Background: Type 1 diabetes mellitus has three common presentations: Typical (hyperglycaemia with cardinal symptoms), ketoacidosis and asymptomatic hyperglycaemia.
Case presentation: A 7.5-year-old girl with a history of bronchial asthma presented to the emergency department with acute-onset diabetic symptoms. The previous year she was admitted to the Paediatric Ward for a pneumonia complicated by pleural effusion. She then developed hyperglycemia (400 mg/dl) related to IV corticosteroid administration and glycosuria without ketonuria. Insulin therapy (maximum 0.86 IU/kg per day) was administered for 5 days.

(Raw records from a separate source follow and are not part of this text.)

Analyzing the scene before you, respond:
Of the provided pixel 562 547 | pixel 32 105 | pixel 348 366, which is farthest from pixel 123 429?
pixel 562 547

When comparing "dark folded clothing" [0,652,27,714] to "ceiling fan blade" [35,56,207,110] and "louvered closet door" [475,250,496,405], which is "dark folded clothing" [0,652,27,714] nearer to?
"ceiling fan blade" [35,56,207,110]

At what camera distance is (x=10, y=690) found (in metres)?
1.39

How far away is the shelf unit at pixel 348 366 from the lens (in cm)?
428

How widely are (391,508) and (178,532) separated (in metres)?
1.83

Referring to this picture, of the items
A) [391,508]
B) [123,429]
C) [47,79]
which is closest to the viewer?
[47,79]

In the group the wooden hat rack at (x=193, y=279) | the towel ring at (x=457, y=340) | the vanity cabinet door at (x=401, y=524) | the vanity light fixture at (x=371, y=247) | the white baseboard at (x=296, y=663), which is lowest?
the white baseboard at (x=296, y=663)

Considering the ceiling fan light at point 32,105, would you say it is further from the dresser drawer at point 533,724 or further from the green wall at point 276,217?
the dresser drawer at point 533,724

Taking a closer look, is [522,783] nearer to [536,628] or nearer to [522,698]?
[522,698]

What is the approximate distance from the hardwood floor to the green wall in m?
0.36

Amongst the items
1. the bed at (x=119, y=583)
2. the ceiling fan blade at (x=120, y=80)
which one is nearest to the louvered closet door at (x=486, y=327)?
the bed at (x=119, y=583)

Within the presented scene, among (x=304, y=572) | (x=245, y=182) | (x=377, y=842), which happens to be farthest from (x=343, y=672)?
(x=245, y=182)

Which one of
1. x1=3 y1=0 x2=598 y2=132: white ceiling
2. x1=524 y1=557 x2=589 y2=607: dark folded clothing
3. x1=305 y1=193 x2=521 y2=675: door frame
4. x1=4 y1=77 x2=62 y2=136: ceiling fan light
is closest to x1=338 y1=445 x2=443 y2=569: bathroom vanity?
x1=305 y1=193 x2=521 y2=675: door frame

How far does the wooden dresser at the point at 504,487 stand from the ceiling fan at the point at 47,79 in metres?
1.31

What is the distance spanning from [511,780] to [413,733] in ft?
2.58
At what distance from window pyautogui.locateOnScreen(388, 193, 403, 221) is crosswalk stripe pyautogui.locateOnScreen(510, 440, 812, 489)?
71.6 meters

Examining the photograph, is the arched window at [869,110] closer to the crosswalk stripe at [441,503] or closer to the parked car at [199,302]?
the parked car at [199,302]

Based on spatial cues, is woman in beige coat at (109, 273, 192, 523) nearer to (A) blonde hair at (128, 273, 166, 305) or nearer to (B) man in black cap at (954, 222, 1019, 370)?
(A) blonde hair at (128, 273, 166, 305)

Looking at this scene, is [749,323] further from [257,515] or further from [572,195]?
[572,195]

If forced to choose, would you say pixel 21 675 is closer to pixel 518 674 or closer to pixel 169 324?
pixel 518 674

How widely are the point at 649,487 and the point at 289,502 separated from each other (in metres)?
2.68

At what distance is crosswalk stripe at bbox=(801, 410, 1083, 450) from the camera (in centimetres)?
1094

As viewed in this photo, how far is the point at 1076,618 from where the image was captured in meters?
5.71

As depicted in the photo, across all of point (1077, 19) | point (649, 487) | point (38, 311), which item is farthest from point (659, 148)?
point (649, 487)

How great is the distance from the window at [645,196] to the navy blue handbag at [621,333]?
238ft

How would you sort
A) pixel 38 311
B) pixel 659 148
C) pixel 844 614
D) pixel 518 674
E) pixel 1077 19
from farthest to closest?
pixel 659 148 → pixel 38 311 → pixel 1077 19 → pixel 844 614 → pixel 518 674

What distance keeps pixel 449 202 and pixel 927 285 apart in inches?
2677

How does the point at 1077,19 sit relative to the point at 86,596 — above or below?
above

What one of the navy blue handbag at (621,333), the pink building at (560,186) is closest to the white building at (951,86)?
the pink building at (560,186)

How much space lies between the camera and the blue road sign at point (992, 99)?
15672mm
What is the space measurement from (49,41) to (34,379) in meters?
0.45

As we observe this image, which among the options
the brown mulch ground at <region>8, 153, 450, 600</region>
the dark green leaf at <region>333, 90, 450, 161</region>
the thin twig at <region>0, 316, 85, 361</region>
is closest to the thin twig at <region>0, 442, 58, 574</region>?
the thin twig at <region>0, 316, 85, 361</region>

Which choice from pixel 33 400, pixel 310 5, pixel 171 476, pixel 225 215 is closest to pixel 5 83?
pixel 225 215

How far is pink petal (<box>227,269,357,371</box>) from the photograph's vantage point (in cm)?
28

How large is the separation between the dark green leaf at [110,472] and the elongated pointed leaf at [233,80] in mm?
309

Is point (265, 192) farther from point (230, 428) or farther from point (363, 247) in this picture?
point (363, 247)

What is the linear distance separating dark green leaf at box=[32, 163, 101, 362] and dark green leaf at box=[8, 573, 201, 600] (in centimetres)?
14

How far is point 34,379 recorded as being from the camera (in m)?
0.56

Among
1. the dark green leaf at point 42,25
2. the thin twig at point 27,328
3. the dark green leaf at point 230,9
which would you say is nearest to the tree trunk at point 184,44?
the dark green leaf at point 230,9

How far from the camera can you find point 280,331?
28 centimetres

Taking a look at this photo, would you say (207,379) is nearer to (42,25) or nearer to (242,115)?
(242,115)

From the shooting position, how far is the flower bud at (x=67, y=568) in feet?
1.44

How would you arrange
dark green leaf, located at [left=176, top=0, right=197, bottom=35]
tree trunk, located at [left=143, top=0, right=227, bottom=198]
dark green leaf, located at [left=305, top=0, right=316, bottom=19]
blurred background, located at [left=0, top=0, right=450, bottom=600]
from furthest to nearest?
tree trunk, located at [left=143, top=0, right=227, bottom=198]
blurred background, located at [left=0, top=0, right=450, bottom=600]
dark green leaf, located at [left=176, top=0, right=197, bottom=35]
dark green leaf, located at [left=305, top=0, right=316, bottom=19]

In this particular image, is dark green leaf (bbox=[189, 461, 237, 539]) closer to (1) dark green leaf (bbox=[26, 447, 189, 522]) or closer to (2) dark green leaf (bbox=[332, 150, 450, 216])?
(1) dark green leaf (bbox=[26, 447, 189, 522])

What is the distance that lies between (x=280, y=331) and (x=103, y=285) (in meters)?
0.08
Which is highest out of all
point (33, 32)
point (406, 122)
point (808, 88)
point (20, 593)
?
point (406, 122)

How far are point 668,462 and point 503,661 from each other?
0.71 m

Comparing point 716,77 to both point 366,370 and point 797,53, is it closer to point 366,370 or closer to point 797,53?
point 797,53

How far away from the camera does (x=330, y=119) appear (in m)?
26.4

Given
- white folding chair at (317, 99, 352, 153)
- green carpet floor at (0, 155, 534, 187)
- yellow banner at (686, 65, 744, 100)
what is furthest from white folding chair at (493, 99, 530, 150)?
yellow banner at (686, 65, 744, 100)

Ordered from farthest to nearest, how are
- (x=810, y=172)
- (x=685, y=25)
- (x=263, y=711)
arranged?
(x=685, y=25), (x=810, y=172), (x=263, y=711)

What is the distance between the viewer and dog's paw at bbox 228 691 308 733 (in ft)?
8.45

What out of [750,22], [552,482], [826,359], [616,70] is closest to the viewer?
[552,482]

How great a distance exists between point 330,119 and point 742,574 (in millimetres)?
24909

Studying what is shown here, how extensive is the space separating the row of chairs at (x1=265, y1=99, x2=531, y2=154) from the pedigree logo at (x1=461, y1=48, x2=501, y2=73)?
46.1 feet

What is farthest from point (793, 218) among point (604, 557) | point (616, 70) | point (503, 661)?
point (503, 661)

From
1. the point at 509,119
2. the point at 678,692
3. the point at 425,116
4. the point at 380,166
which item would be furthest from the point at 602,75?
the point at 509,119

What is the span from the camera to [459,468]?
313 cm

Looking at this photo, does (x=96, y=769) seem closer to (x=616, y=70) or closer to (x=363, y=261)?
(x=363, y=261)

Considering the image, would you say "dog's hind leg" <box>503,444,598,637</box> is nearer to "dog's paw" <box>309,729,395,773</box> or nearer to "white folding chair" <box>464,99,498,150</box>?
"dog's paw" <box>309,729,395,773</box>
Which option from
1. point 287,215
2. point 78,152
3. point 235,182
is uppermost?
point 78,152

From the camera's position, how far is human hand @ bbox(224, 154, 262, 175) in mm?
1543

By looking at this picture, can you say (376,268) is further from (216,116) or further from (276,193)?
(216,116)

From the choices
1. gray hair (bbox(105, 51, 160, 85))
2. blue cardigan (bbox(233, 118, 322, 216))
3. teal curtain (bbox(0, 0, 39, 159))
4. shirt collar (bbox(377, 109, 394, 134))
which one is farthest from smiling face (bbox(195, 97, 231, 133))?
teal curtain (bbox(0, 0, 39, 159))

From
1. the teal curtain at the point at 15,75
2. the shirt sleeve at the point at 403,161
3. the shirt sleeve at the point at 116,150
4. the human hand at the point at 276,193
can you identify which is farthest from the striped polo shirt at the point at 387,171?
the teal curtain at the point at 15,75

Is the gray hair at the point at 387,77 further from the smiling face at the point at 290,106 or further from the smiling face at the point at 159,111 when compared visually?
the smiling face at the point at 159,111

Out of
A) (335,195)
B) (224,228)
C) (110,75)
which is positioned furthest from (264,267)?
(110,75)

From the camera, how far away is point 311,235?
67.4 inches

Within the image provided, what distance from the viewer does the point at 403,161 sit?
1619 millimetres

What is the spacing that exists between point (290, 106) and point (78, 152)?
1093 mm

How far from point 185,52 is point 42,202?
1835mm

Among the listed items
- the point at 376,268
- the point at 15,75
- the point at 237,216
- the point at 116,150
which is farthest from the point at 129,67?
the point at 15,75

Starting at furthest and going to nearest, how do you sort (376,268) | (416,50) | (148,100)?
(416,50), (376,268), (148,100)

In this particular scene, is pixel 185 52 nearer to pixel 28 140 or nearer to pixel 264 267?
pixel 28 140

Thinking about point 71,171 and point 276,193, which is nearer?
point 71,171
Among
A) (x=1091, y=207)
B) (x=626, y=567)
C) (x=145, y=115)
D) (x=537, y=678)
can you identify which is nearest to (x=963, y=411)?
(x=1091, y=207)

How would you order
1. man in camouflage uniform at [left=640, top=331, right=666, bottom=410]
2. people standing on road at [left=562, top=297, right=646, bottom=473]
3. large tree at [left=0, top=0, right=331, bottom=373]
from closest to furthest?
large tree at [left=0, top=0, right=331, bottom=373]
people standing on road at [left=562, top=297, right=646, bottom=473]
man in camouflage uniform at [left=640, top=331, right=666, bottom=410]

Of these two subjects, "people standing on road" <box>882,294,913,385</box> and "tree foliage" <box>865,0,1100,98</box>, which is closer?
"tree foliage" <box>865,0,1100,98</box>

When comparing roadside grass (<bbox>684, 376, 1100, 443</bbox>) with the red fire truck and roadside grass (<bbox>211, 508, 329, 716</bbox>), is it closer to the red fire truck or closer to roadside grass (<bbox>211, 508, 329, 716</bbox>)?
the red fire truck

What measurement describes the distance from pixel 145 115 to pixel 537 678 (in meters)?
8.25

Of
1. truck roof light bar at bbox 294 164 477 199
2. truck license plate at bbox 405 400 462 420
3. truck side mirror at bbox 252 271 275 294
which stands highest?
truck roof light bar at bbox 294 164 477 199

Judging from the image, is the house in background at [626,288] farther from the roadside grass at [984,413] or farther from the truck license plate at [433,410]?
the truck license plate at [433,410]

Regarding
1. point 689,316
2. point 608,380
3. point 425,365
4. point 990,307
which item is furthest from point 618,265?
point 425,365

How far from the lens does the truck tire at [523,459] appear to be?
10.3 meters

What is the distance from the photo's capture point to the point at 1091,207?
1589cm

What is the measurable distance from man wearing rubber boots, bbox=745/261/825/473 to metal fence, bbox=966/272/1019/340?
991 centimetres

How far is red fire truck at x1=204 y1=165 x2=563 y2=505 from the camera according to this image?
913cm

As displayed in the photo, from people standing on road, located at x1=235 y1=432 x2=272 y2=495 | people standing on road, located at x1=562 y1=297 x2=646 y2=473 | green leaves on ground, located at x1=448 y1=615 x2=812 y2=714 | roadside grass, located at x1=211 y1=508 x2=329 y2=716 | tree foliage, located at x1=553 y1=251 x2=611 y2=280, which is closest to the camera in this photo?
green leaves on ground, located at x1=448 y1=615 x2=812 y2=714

On discharge preprandial glycaemia was normal but her postprandial hyperglycaemia (230240 mg/dl) persisted for another week. Outpatient follow-up labs revealed positive HLA DR3, normal insulin and C-peptide, HbA1c 5.4% (NGSP), positive antiGAD (2 000 U/ml), pancreatic islet cell, positive antitransglutaminase and antiendomysium antibody levels, negative anti-insulin antibody and a normal oral glucose challenge test. 6 months later she was admitted for acute bronchospasm which required treatment with oral corticosteroids. A hyperglycaemia (400 mg/dl) with glycosuria absent ketonuria was detected. Corticosteroids were suspended and SC insulin was started (maximum 0.75 UI/kg per day) for 3 days, which resulted in normalization of glycemic values. 4 months postdischarge she was readmitted with a 3 days history of polydipsia and nocturnal enuresis. At home her blood glucose measured 500 mg/dl. Hospital labs revealed: a normal venous pH, a venous blood glucose of 511 mg/dl, glycosuria absent ketonuria or ketonemia, glycohemoglobin 8.5%, positive microsomal antibody levels, normal thyroid function, appropriate bone age and a normal fundoscopic exam. Repeat pancreatic autoinmunity tests and antitransglutaminase antibody levels remained positive.
Conclusion: Close monitoring of iatrogenic hyperglycaemia may help in early detection of type 1 diabetes and to prevent further complications.